Regulation of cyclin-dependent kinase inhibitor p21(WAF1/CIP1) by protein kinase C delta-mediated phosphorylation

摘要

Cyclin-dependent kinase (CDK) inhibitor p21(WAF1/CIP1(-/-))-null mice have an increased incidence of tumor formation. Here, we demonstrate that p21(WAF1/CIP1) is unstable in HeLa cells treated with siRNA duplexes that target PKC delta. PKC delta phosphorylates p21(WAF1/CIP1) at a serine residue ((146)Ser) located in its C-terminal domain. In cells treated with 12-O-tetradecanoylphorbol 13-acetate, the levels of both p21(WAF1/CIP1) and its (146)Ser-phosphorylated form increased significantly.

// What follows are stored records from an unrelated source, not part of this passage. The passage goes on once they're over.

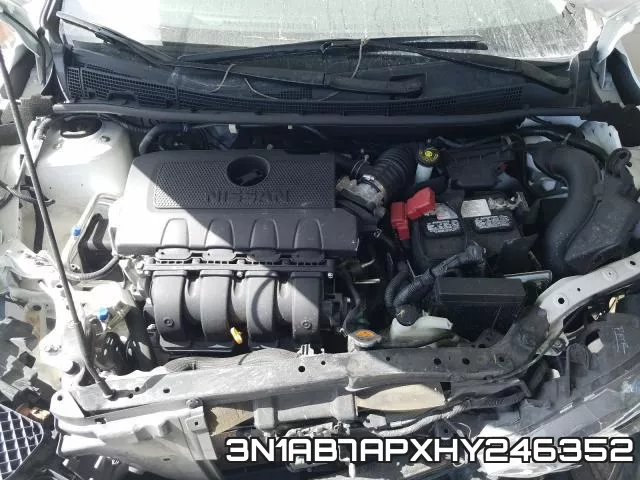 3N1AB7APXHY246352 фото 8
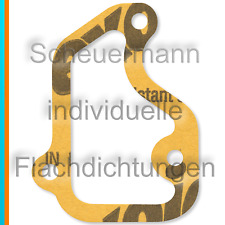 Gasket Branch flange for BMW E28 524d, E34 524d & td, E30 324d & td with M21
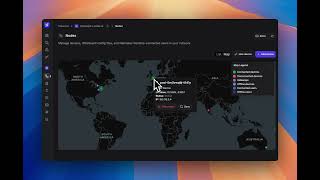 Netmaker 1.0: Introducing Map View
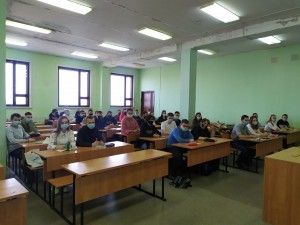 Профилактическая операция «Дети России – 2021» на инженерном факультете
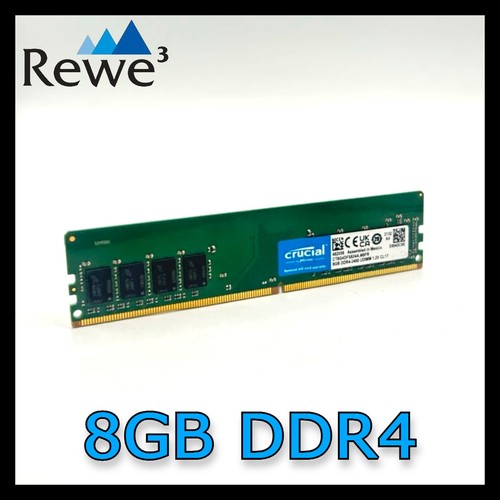 8gb ddr4 2400 - 8gb, ddr4-2400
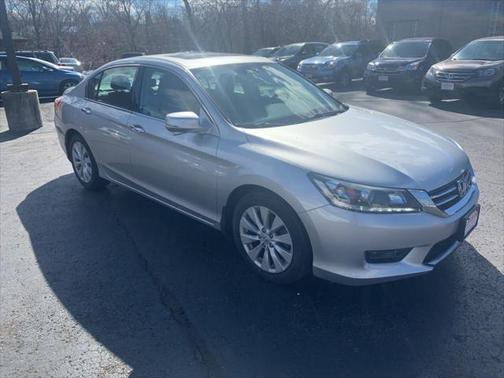 2015 Honda Accord EX-L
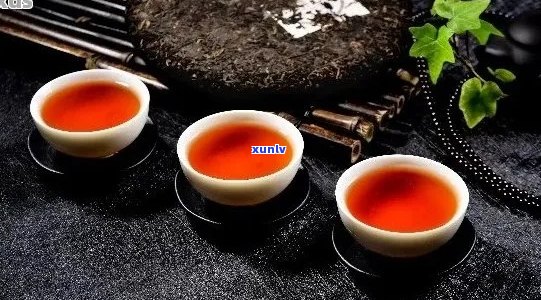 普洱茶茶香：探索茶的魅力、品鉴 *** 和健益处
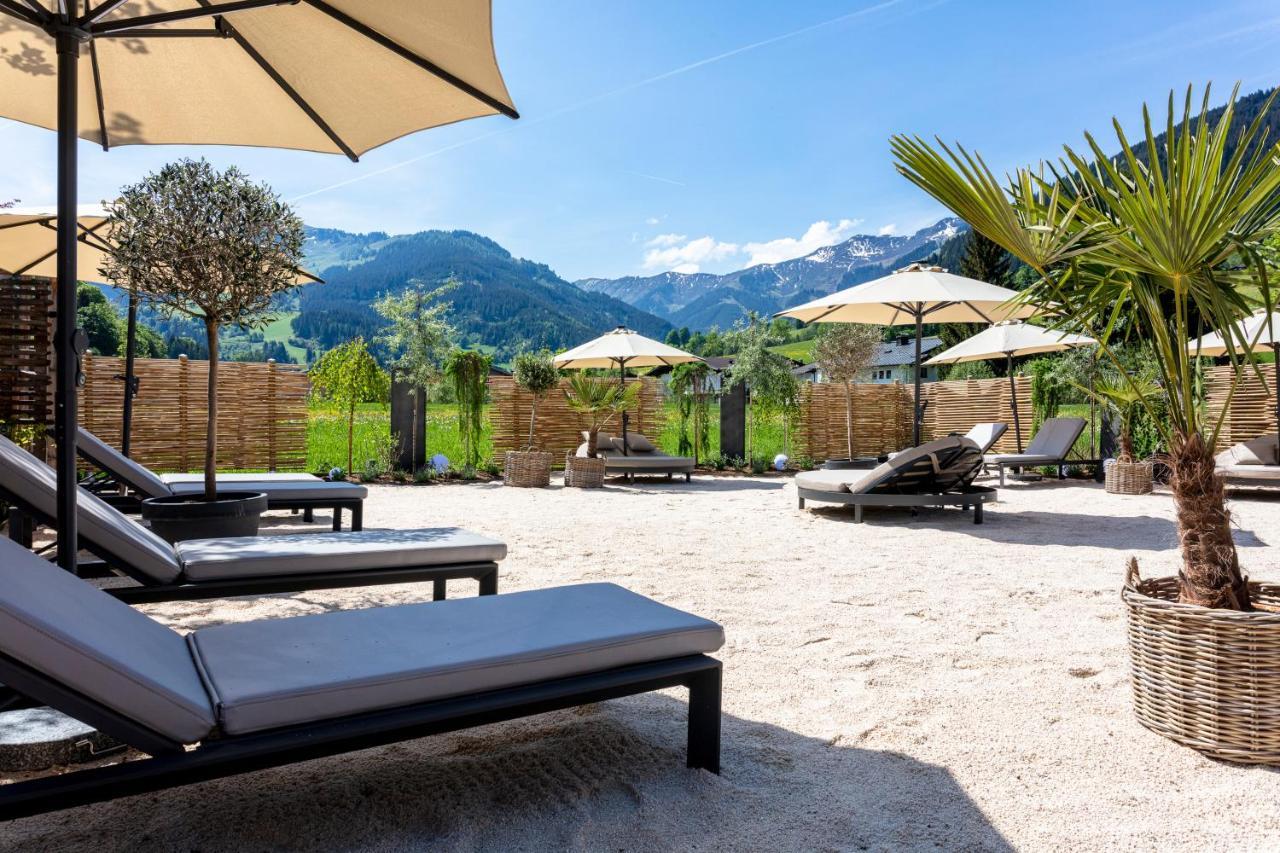 Hotel Morgenzeit -Natuerlich.Bed&Brunch Мария Алм ам Щайнернен Мер Екстериор снимка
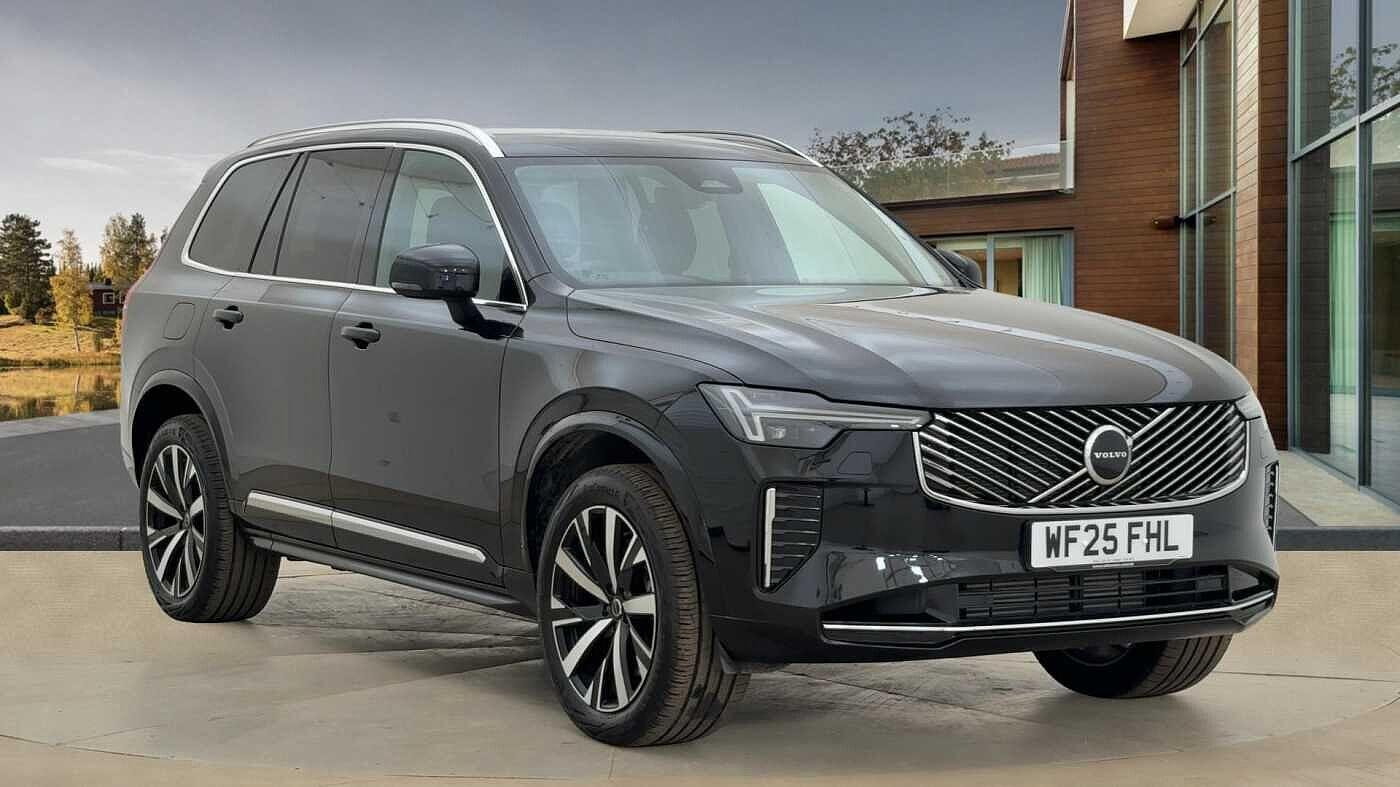 Used Volvo XC90 2025 for sale - 75978641: Photo 1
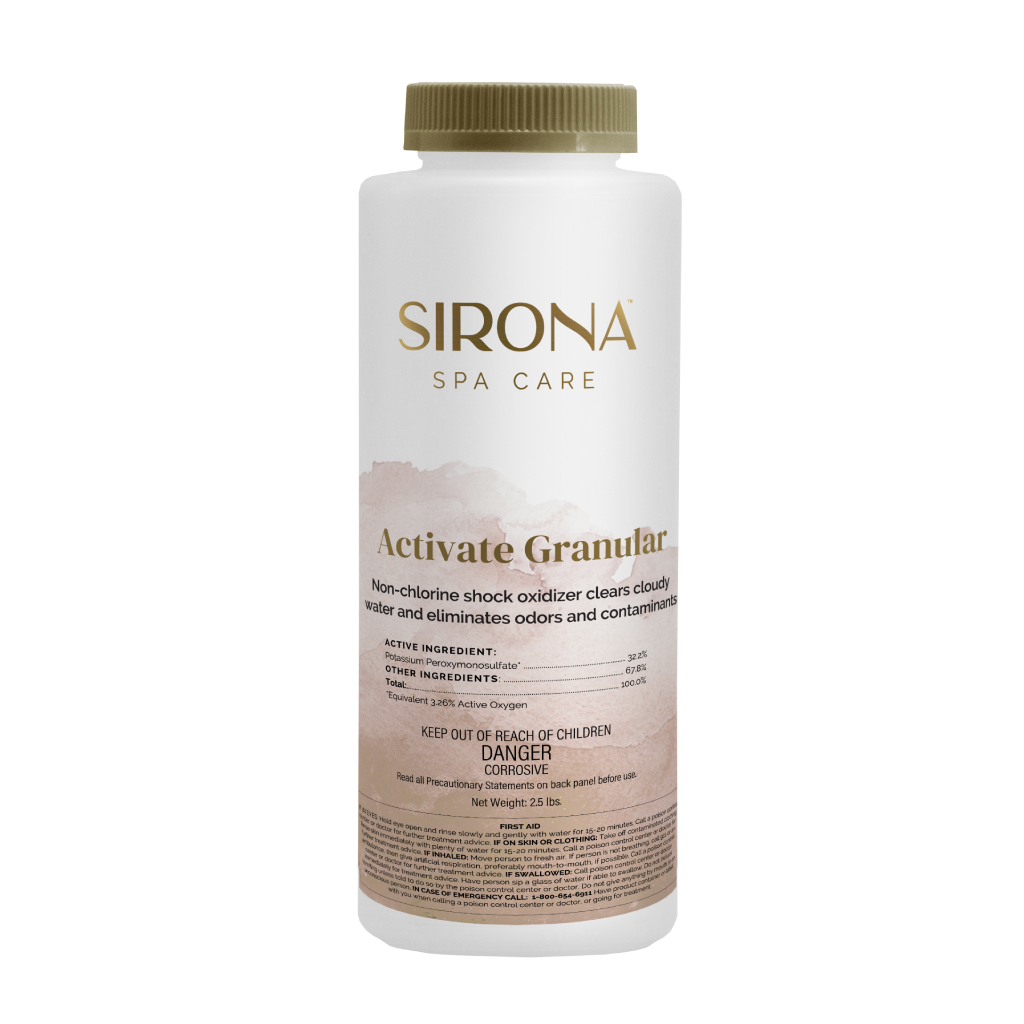 Sirona Spa Care Activate Granular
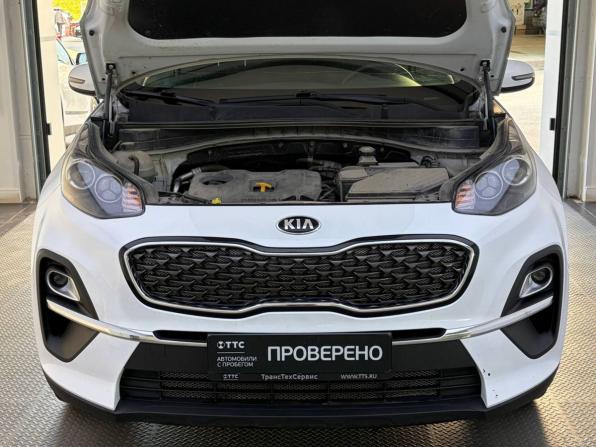 Kia Sportage IV Рестайлинг с пробегом 2020 года, цена 2 549 000 рублей, 62885 км, внедорожник, Автокод Объявления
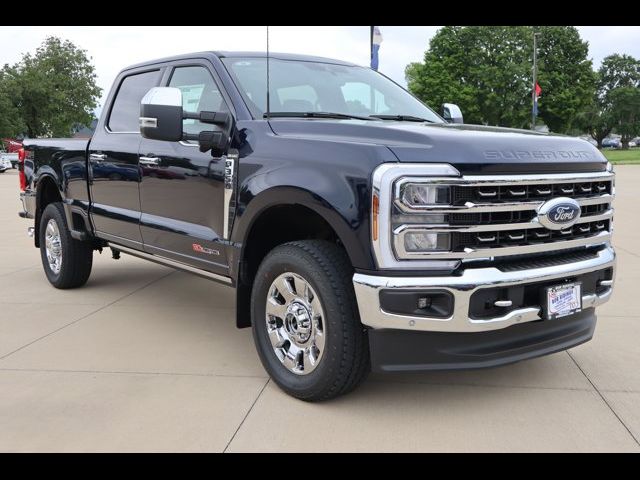 2024 Ford F-350 King Ranch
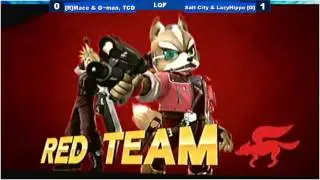 [09/03/16|Sm4sh] LSF: Mace & G~Man, TCD VS Salt City & LazyHippo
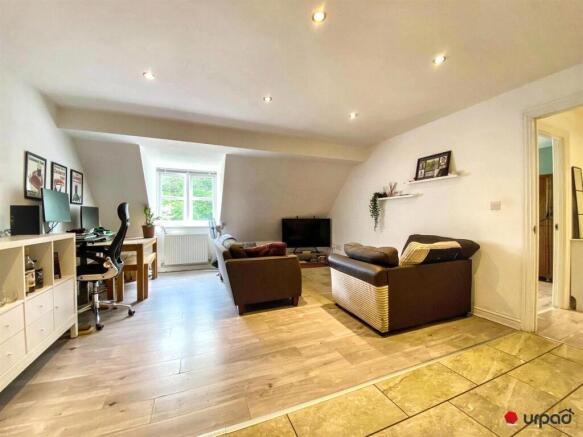 Living/Kitchen Room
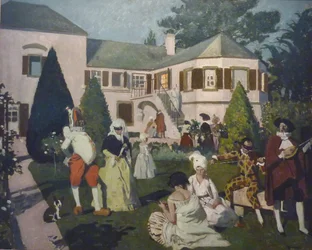 Soirée costumée au sémaphore
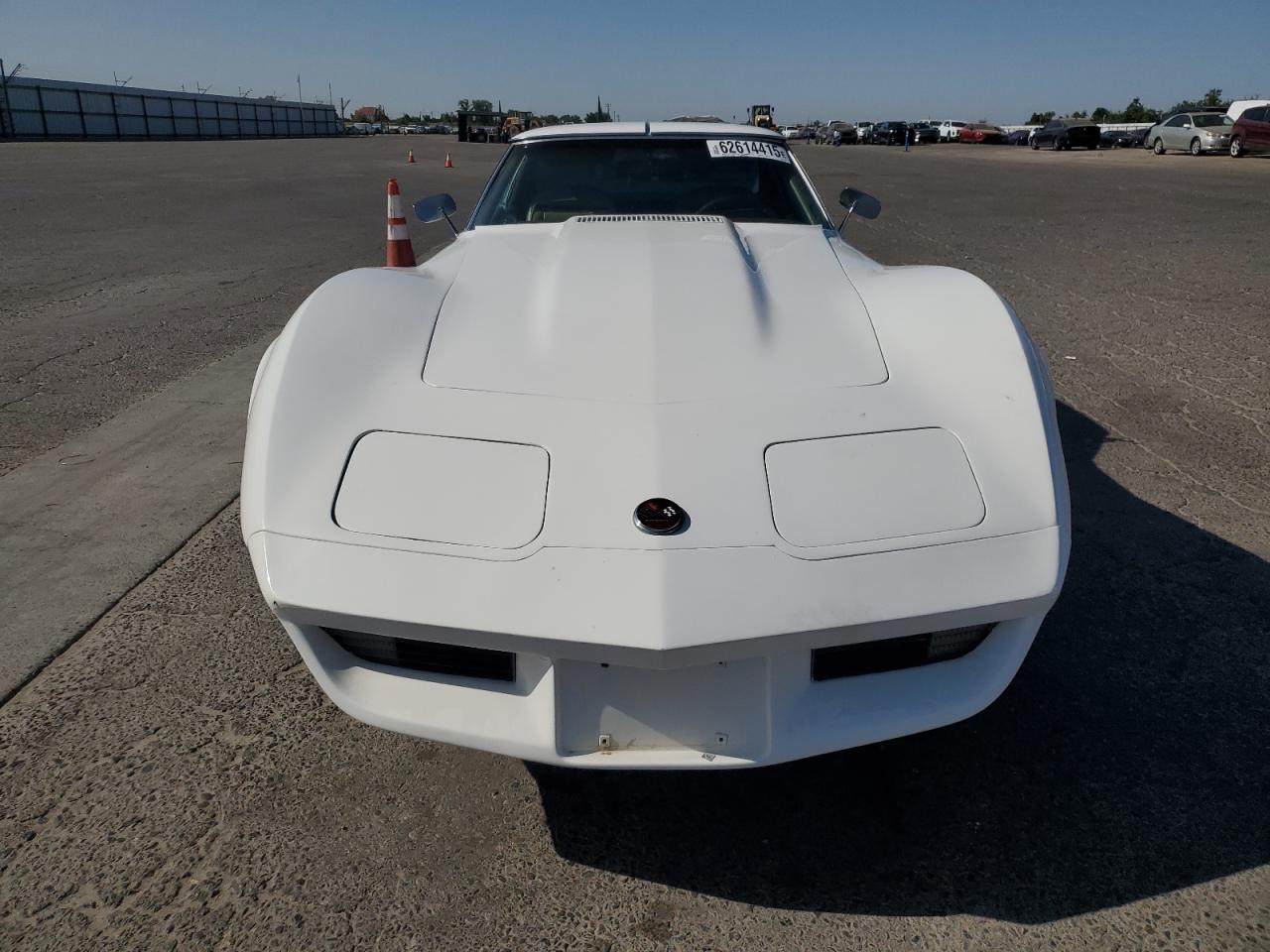CHEVROLET CORVETTE 1975 VIN 1Z37J5S424459 zdjęcie 5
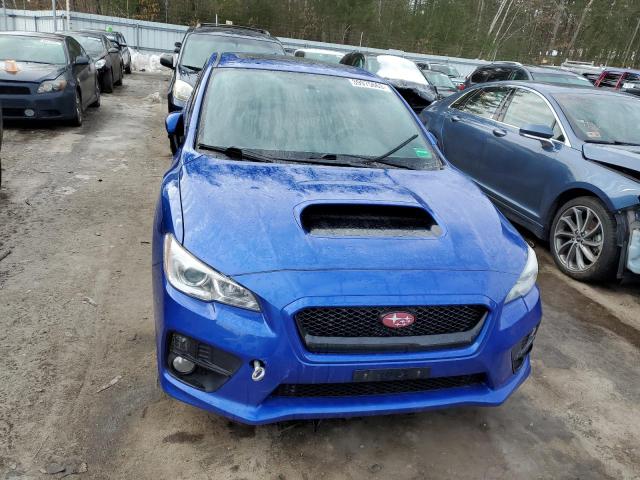 Photo 5 from auction – 2017 SUBARU WRX PREMIU with VIN JF1VA1E64H9809844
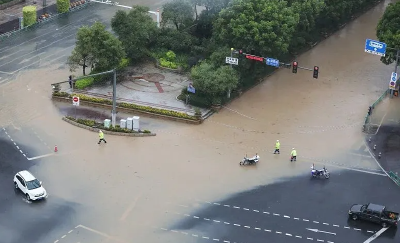 水利部滚动会商部署第5号台风“杜苏芮”暴雨洪水防御工作
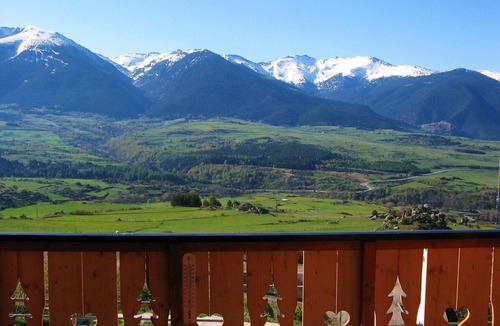 Font-Romeu-Odeillo-Via Ski Chalet | luxury chalet El Pedraforca Font-Romeu, 7 bedrooms, 210m2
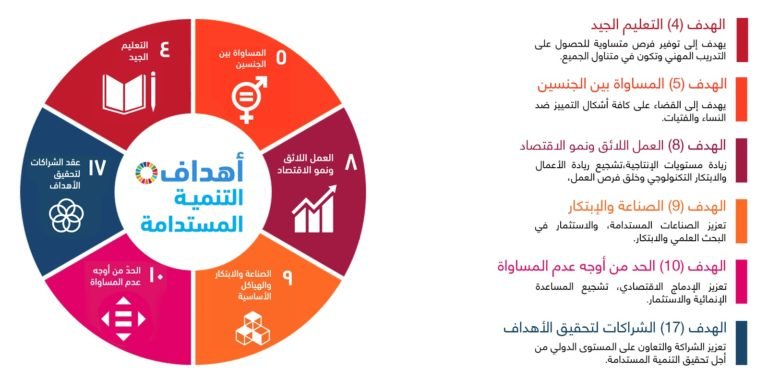الهدف الرابع: التعليم الجيد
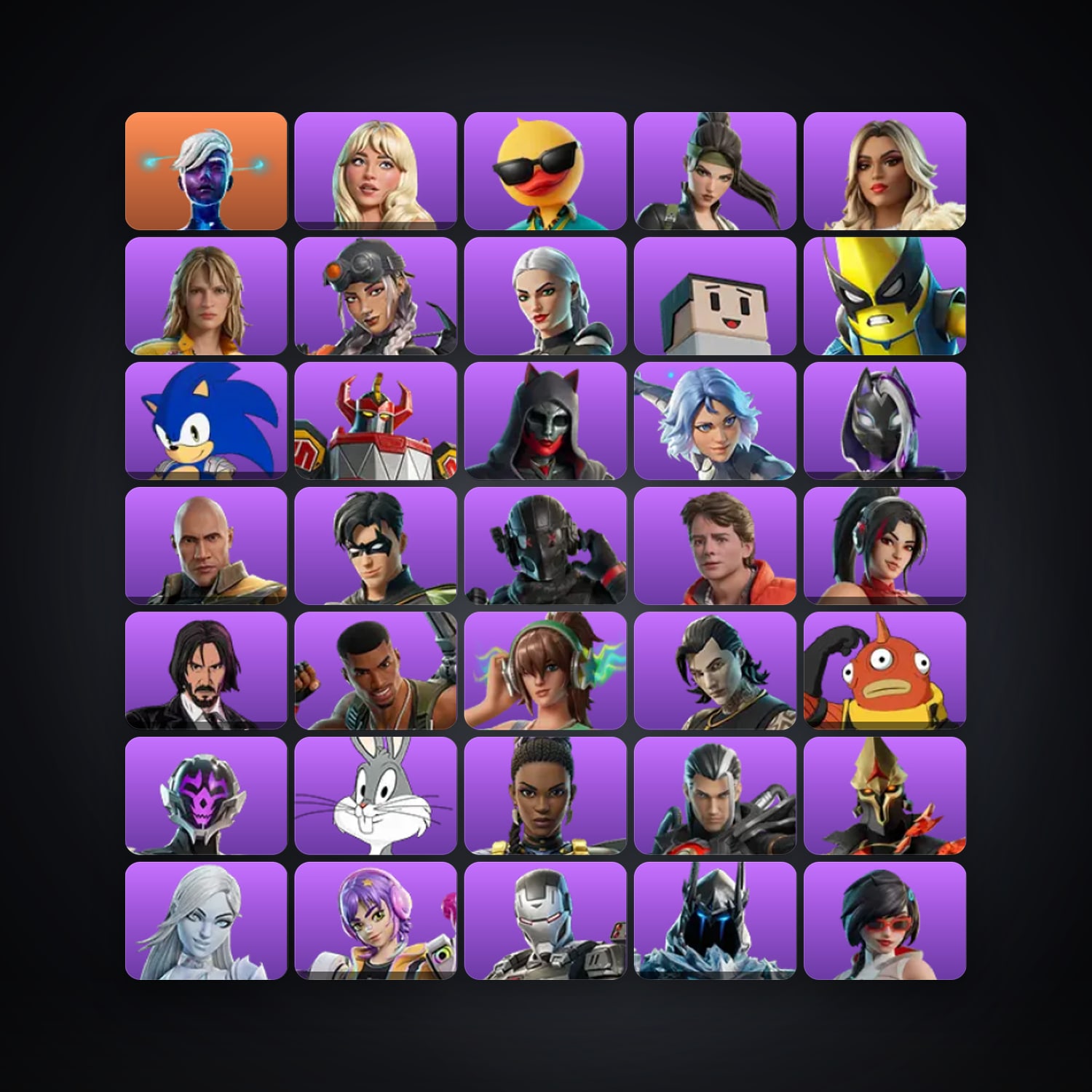 Epic — HabibiAccounts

We also show that a substitution, resulting from a single nucleotide polymorphism (SNP) at (149)Asp found in certain cancer patients, strongly compromises PKC delta-mediated phosphorylation at (146)Ser and results in cells that are relatively resistant to TNF alpha-induced apoptosis. Thus, post-translational phosphorylation of p21(WAF1/CIP1) is important from an apoptotic cell death, and may also have patho-physiological relevance for the development of human cancer.